My idea of a device for harvesting energy from wind

If used in reality, this device will harvest significant amounts of energy from wind, waves and storms. This not only solved the problem of energy scarcity but also mitigated the devastation of the storm to humans.

Because this is an engineering approach, I am very interested in your answers on two issues:

1, Is the operating principle of the model in this manuscript correct?

2, Can this model work in reality (under heavy storm conditions)?
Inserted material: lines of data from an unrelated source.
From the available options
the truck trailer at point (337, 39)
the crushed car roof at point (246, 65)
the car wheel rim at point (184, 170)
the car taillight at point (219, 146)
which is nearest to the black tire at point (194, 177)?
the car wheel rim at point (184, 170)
  • Very interesting, seems to have potential. What are the materials that it's constructed of? I'd like to see the materials' mechanical performance analysis for each part. What are it's operational parameters? Can you get a prototype up and running maybe to establish it's performance in real world situations? How about a paddle below, like a keel for stability. There's a very great deal of work to be done. In terms of sustainable living it has potential. What you need to know about is the engineering. We can't answer without more information, can you help us help you? Dec 18, 2018 at 0:28
  • Slowing down a hurricane: vox.com/energy-and-environment/2017/9/8/16264376/…
    – FreeText
    Jan 11, 2019 at 0:29

1 Answer 1


Your idea is interesting but would fail in the real world for a number of reasons:

  1. The energy embodied in even a moderate storm is staggering. No amount of "Stormbuoys" could make even a dent on a severe storm. Their density would need to be so high that shipping and navigation would be impossible. You will never "mitigate the devastation of storms" with floating buoys on open water.
  2. Due to the high amount of 'contaminants' in sea water, small-scale electrolysis would involve such a high level of maintenance that it would not be economically viable.
  3. Tethered wave generators — explicitly designed to withstand storms — break their moorings and anchors on a regular basis. Yours would be no different. The ocean is a harsh environment at the best of times, but rogue waves and storms send man-made structures to the ocean floor (or into shipping lanes) on a regular basis. The cost of a cable strong enough to keep a buoy from breaking free due to a 30m rogue wave is likely to easily exceed the value of any energy it may generate during its entire lifespan.
  4. Mechanical flexing of power transmission cables — due to wave action — ultimately induce micro-fractures and cause them to fail.
  5. The transfer of compressed hydrogen is a safety nightmare even under ideal conditions. The ocean surface is far, far from ideal. The difficulty and expense in complying with safety regulations alone would likely make hydrogen harvesting non-profitable.
  6. etc., etc...

My suggestions:

  1. Forget about trying to subdue storms — the physics just doesn't work.
  2. Focus on one type of generation, not two. Split the two into different products, if you wish. Simplify and optimise.
  3. Minimise physical movement. A structure completely submerged all the time (for example) will last far, far longer than one bobbing around on the surface.
  4. Reduce the number and complexity of moving parts.
  5. Eliminate or heavily streamline elements that require maintenance.
  6. Reduce the need for human involvement once the structure has been deployed.
  7. Engineer the safety risks out of everything you possibly can.
  8. Take a boat out in a storm (heck, even in 'slightly rough' weather) and experience, first-hand, what you are up against. I think you seriously need to recalibrate your opinion of the natural forces involved.
  9. Keep economic viability at the front of your mind. If there's inadequate ROI then it won't happen — regardless of how clever it is or how well it works.